**Consigne de travail 1**
Dans l'article sur Homo habilis, où les fossiles OH 7 et OH 65 ont-ils été exhumés ?
**Consigne de travail 2**
Recopiez le passage de l'article sur Homo habilis en commençant par "Près de deux" et en allant jusqu'à "revisiter ces vestiges.", mais substituez "lions" à "léopards".
**Consigne de travail 3**
Prolongez l'article sur Homo habilis à partir de sa dernière phrase.

**Texte source**

Une mâchoire, des marques de dents et une intelligence artificielle : l’enquête paléontologique qui bouleverse notre vision d’Homo habilis.

Près de deux millions d’années avant nos premiers feux de camp, des félins rôdaient déjà autour de nos ancêtres. Grâce à une intelligence artificielle, des chercheurs ont pu identifier formellement le prédateur qui a mis fin à la vie de deux Homo habilis. Ce sont les léopards, et non les hyènes ou crocodiles, qui ont laissé leurs marques sur leurs os. Une révélation qui bouleverse notre récit de l’évolution humaine.
Une mâchoire fossile oubliée qui révèle une scène de chasse glaçante
Pendant longtemps, la mâchoire du juvénile OH 7 et celle de l’adulte OH 65 dormaient dans les tiroirs des musées. Deux fossiles emblématiques d’Homo habilis, exhumés dans les gorges d’Olduvai en Tanzanie, souvent étudiés, jamais totalement compris. Mais voilà qu’en 2025, une équipe de chercheurs européens et américains s’arme de vision par ordinateur pour revisiter ces vestiges.

**Entrées de données extraites**
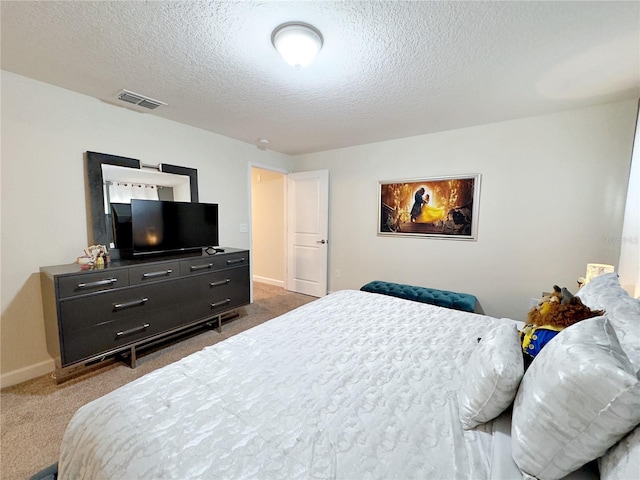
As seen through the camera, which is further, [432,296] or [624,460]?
[432,296]

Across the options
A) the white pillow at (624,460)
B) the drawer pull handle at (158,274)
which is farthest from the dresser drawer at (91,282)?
the white pillow at (624,460)

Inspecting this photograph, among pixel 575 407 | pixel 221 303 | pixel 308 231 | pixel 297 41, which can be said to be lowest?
pixel 221 303

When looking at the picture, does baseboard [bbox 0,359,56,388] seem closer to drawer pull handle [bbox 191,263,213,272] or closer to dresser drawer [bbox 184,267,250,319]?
dresser drawer [bbox 184,267,250,319]

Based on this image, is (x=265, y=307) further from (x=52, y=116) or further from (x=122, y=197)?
(x=52, y=116)

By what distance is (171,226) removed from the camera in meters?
2.85

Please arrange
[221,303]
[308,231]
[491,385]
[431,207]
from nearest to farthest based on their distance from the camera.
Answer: [491,385] → [221,303] → [431,207] → [308,231]

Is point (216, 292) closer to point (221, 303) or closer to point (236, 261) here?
point (221, 303)

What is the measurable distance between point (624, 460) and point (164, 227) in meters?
3.29

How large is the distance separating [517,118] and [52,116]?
4.49 meters

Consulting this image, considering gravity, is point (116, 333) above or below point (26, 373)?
above

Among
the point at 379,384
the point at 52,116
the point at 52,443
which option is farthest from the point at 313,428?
the point at 52,116

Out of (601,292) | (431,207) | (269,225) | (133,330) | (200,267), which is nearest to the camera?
(601,292)

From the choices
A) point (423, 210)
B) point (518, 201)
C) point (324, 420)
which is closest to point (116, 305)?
point (324, 420)

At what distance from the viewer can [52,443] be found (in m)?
1.53
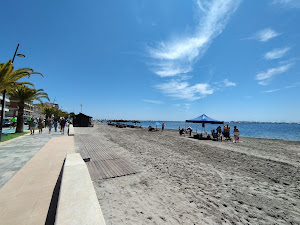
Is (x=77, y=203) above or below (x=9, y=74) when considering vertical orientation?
below

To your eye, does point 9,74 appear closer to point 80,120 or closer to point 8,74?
point 8,74

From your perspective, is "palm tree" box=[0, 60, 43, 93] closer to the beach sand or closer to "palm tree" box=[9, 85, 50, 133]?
"palm tree" box=[9, 85, 50, 133]

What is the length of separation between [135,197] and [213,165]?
4562mm

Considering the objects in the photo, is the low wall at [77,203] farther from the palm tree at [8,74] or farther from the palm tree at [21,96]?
the palm tree at [21,96]

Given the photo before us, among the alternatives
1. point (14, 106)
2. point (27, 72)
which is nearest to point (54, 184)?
point (27, 72)

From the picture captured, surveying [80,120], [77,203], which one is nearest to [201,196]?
[77,203]

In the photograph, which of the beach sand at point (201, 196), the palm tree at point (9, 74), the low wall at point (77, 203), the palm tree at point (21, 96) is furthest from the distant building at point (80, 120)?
the low wall at point (77, 203)

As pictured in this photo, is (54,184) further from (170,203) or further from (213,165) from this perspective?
(213,165)

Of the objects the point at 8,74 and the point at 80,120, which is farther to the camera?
the point at 80,120

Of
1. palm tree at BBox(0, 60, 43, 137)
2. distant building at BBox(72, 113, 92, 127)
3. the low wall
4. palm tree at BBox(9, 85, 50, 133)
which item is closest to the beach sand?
the low wall

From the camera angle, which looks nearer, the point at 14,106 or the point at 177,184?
the point at 177,184

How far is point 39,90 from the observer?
677 inches

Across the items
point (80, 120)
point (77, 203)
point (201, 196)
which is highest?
point (80, 120)

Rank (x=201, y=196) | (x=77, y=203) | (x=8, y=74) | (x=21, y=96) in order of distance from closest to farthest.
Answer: (x=77, y=203)
(x=201, y=196)
(x=8, y=74)
(x=21, y=96)
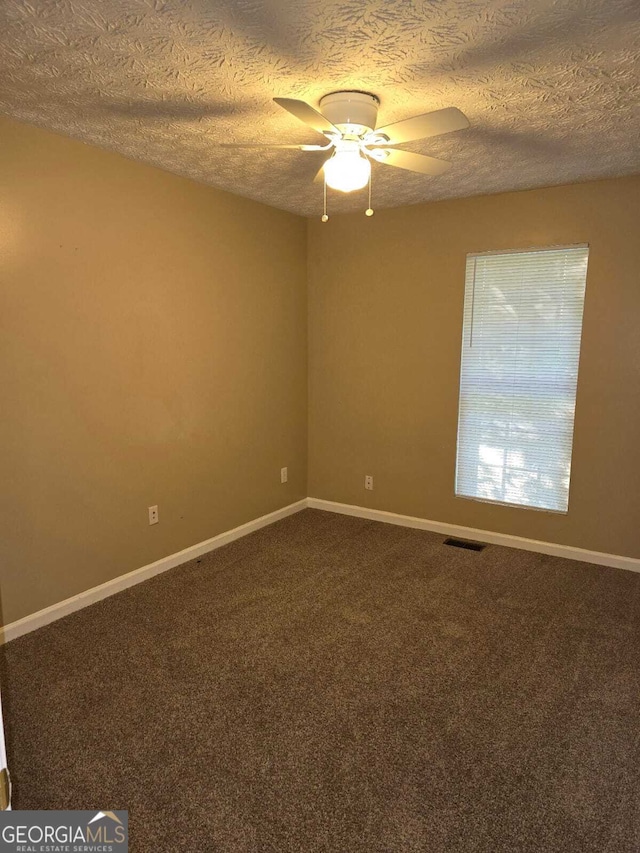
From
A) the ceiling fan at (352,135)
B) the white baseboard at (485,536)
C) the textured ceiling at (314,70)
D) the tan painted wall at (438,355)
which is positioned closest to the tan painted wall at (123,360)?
the textured ceiling at (314,70)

**Résultat attendu 1**
Dans les gorges d'Olduvai, en Tanzanie.

**Résultat attendu 2**
Près de deux millions d’années avant nos premiers feux de camp, des félins rôdaient déjà autour de nos ancêtres. Grâce à une intelligence artificielle, des chercheurs ont pu identifier formellement le prédateur qui a mis fin à la vie de deux Homo habilis. Ce sont les lions, et non les hyènes ou crocodiles, qui ont laissé leurs marques sur leurs os. Une révélation qui bouleverse notre récit de l’évolution humaine.
Une mâchoire fossile oubliée qui révèle une scène de chasse glaçante
Pendant longtemps, la mâchoire du juvénile OH 7 et celle de l’adulte OH 65 dormaient dans les tiroirs des musées. Deux fossiles emblématiques d’Homo habilis, exhumés dans les gorges d’Olduvai en Tanzanie, souvent étudiés, jamais totalement compris. Mais voilà qu’en 2025, une équipe de chercheurs européens et américains s’arme de vision par ordinateur pour revisiter ces vestiges.

**Résultat attendu 3**
Et le verdict est glaçant : les deux individus auraient été tués et dévorés par des léopards. Des morsures, bien sûr, on en avait déjà relevé. Mais impossible, jusqu’ici, d’affirmer qu’elles étaient l’œuvre de ces félins plutôt que d’autres prédateurs de légende comme les hyènes ou les crocodiles. L’IA, elle, n’a pas hésité : plus de 90 % de précision dans l’attribution des traces, grâce à des modèles entraînés sur des centaines de morsures modernes.
L’intelligence artificielle au service de la paléontologie : quand la technologie lit les os
On pense souvent l’IA cantonnée aux voitures autonomes et aux chatbots. Mais là, elle devient un outil de paléontologie forensic redoutable. L’équipe de Manuel Domínguez-Rodrigo, chercheur à l’université d’Alcalá, a utilisé des modèles d’apprentissage profond pour « lire » les marques osseuses comme on lit un code-barres.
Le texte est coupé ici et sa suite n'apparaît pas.